_SET PROBLEM 1_.
Copy out the whole commentary on presidential power and Congress word for word.

_SUPPLIED TEXT_.
■ ■ ■

Dennis Stevens provides insight on elections and political power
10/6/2008 9:09:07 AM
Dennis Stevens, Vice President for Academic Affairs and Dean of the College
The following commentary was written by Dennis Stevens, vice president for academic affairs and dean of Randolph College for the Lynchburg News & Advance . It is reprinted with permission.
By Dennis Stevens
Published: October 5, 2008
Every four years it happens. Presidential candidates from both major parties (not to mention the many minor parties) promise to solve our social, political, and economic problems. Whether the promises are sincere or insincere doesn’t matter. The fact is that they won’t be able to deliver, for one very simple reason: the American presidency doesn’t have the power to address most of these problems.
We tend to focus on the presidency because it is easier to comprehend than Congress. Most of us like to think of the president as the one who is “in charge” of the government, not just as one person in a necessarily complicated system in which Congress makes many of the important decisions.
Both John McCain and Barack Obama are promising to change Washington. In a recent speech about the crisis on Wall Street, McCain said that the problems we are facing are the result of a “culture of lobbying and influence peddling” and that “we have got to fix it.” And Obama said in a major speech on the economy that “we need a shift in the culture of our financial institutions.” Both may be right, but their proposals for change are only that: proposals. As the recent negotiations over the bailout have emphasized, Congress is the place where policy on the economy is made.
When President Bush recently proposed a $700 billion bailout for failing financial firms, it seemed to many that the president was acting to solve our economic problems, but then it became clear that Congress had its own ideas about what should be in the proposal. Questions about the president’s plan were raised. Did it essentially give Treasury Secretary Paulson a “blank check?” Should provisions be included to limit the pay of executives who might benefit from the bailout? Should mortgage help for homeowners be included? The president can open up a discussion and play a role in what happens, but Congress has, as James Madison called it, the “power of the purse.”

■ ■ ■

_DATA LISTING_.
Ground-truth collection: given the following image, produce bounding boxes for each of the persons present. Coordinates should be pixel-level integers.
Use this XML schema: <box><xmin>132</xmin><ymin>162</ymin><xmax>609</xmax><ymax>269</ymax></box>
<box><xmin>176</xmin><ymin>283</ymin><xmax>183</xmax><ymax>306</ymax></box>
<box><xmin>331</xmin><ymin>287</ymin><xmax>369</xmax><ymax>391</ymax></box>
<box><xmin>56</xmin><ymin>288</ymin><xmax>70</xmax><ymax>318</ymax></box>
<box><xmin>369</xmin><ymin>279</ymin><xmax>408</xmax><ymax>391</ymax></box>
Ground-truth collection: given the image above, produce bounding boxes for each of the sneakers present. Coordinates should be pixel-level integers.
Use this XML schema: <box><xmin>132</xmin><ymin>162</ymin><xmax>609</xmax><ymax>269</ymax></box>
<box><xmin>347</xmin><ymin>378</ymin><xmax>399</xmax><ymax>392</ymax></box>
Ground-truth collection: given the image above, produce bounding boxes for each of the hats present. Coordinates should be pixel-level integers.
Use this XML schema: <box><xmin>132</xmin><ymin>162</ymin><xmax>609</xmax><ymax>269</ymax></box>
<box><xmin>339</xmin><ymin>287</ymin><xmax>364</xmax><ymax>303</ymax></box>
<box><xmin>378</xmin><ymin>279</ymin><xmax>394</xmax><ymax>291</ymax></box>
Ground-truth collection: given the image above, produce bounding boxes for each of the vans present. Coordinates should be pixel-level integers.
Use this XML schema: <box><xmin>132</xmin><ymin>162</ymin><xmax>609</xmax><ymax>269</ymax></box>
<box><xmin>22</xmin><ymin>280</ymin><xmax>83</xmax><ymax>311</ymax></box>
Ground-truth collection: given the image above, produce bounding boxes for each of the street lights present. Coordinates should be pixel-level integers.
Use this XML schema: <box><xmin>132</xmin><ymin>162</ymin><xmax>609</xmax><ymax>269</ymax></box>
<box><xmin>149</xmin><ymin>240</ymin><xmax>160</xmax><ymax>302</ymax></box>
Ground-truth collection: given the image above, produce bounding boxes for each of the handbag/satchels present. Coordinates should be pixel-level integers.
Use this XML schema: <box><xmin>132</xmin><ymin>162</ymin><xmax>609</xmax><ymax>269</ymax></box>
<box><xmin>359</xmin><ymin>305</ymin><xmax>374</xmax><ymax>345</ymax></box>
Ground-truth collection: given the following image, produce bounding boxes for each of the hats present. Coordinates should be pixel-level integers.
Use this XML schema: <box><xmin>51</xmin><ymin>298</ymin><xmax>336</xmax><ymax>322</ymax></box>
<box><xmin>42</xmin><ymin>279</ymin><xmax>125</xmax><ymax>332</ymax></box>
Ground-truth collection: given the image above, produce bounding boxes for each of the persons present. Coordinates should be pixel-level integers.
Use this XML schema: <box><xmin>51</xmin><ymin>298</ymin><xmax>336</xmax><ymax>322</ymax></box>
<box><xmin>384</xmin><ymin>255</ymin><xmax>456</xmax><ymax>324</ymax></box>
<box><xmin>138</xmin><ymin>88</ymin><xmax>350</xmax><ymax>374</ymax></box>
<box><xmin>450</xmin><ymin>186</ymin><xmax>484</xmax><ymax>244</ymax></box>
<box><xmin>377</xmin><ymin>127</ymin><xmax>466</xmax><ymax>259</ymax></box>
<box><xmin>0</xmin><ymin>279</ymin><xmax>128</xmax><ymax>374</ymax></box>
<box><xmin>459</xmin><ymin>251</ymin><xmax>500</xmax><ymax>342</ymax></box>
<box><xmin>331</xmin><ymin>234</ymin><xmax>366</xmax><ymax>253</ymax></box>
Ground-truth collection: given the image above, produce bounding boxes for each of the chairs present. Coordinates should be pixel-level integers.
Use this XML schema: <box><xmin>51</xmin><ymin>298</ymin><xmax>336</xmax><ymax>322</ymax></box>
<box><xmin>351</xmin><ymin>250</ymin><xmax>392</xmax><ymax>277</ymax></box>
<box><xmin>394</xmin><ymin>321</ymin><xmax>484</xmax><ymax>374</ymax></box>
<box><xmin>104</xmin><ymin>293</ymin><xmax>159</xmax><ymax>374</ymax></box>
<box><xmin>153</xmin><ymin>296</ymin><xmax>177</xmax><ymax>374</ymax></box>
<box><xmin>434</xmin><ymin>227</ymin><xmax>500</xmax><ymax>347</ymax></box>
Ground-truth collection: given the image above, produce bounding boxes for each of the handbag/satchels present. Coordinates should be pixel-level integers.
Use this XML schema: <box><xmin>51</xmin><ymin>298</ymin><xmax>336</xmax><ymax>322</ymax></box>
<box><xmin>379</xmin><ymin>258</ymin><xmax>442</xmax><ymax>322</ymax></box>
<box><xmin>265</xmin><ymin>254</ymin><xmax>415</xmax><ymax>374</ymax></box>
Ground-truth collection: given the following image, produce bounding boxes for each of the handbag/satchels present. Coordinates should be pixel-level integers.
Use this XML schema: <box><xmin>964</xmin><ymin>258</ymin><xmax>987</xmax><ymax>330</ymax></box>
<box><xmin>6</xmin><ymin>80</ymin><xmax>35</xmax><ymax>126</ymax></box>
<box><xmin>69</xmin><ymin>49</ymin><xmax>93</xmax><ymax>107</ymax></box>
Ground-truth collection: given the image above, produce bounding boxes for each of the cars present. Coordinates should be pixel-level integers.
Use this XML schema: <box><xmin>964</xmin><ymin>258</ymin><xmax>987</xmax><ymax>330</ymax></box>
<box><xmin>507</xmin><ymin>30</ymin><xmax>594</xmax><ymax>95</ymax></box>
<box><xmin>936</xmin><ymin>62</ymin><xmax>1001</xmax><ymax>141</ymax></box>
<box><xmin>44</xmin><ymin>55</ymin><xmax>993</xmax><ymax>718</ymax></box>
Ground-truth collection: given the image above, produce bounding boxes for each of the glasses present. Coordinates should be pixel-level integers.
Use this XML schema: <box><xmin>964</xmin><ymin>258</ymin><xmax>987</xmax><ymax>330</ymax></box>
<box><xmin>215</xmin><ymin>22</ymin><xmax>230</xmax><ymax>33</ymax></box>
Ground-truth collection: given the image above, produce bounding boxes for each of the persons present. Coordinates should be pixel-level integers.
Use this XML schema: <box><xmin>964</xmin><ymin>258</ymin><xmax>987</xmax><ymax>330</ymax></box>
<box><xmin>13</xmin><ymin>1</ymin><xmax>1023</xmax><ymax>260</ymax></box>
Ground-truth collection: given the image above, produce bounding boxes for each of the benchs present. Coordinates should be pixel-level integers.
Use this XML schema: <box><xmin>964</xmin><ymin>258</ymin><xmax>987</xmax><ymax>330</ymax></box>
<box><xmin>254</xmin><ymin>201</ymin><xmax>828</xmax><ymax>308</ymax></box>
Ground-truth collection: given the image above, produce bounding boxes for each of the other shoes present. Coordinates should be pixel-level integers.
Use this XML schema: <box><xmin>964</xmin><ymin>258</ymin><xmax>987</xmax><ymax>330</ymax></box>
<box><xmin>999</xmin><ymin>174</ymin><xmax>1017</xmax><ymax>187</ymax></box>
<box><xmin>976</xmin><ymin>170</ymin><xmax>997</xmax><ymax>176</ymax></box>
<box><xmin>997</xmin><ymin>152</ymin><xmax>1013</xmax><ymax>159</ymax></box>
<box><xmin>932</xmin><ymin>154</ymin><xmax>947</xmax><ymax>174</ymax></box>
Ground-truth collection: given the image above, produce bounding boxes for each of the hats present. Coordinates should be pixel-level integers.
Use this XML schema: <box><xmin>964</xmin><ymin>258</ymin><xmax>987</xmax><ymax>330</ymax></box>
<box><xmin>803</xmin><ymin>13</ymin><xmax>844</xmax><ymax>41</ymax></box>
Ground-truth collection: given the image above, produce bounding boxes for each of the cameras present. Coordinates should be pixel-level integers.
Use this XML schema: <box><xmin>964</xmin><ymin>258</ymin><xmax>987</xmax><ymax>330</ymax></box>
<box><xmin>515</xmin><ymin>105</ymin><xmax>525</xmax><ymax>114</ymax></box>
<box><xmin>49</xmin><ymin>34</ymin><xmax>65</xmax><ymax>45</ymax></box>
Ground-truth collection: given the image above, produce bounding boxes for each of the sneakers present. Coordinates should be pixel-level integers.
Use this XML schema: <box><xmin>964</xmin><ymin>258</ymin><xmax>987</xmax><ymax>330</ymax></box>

■ ■ ■

_SET PROBLEM 2_.
Reproduce the stretch of the records from the line containing "cameras present. Coordinates should be pixel-level integers." through the end of the records, requests included, with each box coordinate in the answers multiplied by 1.3 and rounded to a whole number, halves going up. Give only those lines, and keep the requests and their format samples unchanged.

_SOLUTION 1_.
Dennis Stevens provides insight on elections and political power
10/6/2008 9:09:07 AM
Dennis Stevens, Vice President for Academic Affairs and Dean of the College
The following commentary was written by Dennis Stevens, vice president for academic affairs and dean of Randolph College for the Lynchburg News & Advance . It is reprinted with permission.
By Dennis Stevens
Published: October 5, 2008
Every four years it happens. Presidential candidates from both major parties (not to mention the many minor parties) promise to solve our social, political, and economic problems. Whether the promises are sincere or insincere doesn’t matter. The fact is that they won’t be able to deliver, for one very simple reason: the American presidency doesn’t have the power to address most of these problems.
We tend to focus on the presidency because it is easier to comprehend than Congress. Most of us like to think of the president as the one who is “in charge” of the government, not just as one person in a necessarily complicated system in which Congress makes many of the important decisions.
Both John McCain and Barack Obama are promising to change Washington. In a recent speech about the crisis on Wall Street, McCain said that the problems we are facing are the result of a “culture of lobbying and influence peddling” and that “we have got to fix it.” And Obama said in a major speech on the economy that “we need a shift in the culture of our financial institutions.” Both may be right, but their proposals for change are only that: proposals. As the recent negotiations over the bailout have emphasized, Congress is the place where policy on the economy is made.
When President Bush recently proposed a $700 billion bailout for failing financial firms, it seemed to many that the president was acting to solve our economic problems, but then it became clear that Congress had its own ideas about what should be in the proposal. Questions about the president’s plan were raised. Did it essentially give Treasury Secretary Paulson a “blank check?” Should provisions be included to limit the pay of executives who might benefit from the bailout? Should mortgage help for homeowners be included? The president can open up a discussion and play a role in what happens, but Congress has, as James Madison called it, the “power of the purse.”

_SOLUTION 2_.
Ground-truth collection: given the image above, produce bounding boxes for each of the cameras present. Coordinates should be pixel-level integers.
Use this XML schema: <box><xmin>964</xmin><ymin>258</ymin><xmax>987</xmax><ymax>330</ymax></box>
<box><xmin>670</xmin><ymin>137</ymin><xmax>683</xmax><ymax>148</ymax></box>
<box><xmin>64</xmin><ymin>44</ymin><xmax>85</xmax><ymax>59</ymax></box>
Ground-truth collection: given the image above, produce bounding boxes for each of the sneakers present. Coordinates should be pixel-level integers.
Use this XML schema: <box><xmin>964</xmin><ymin>258</ymin><xmax>987</xmax><ymax>330</ymax></box>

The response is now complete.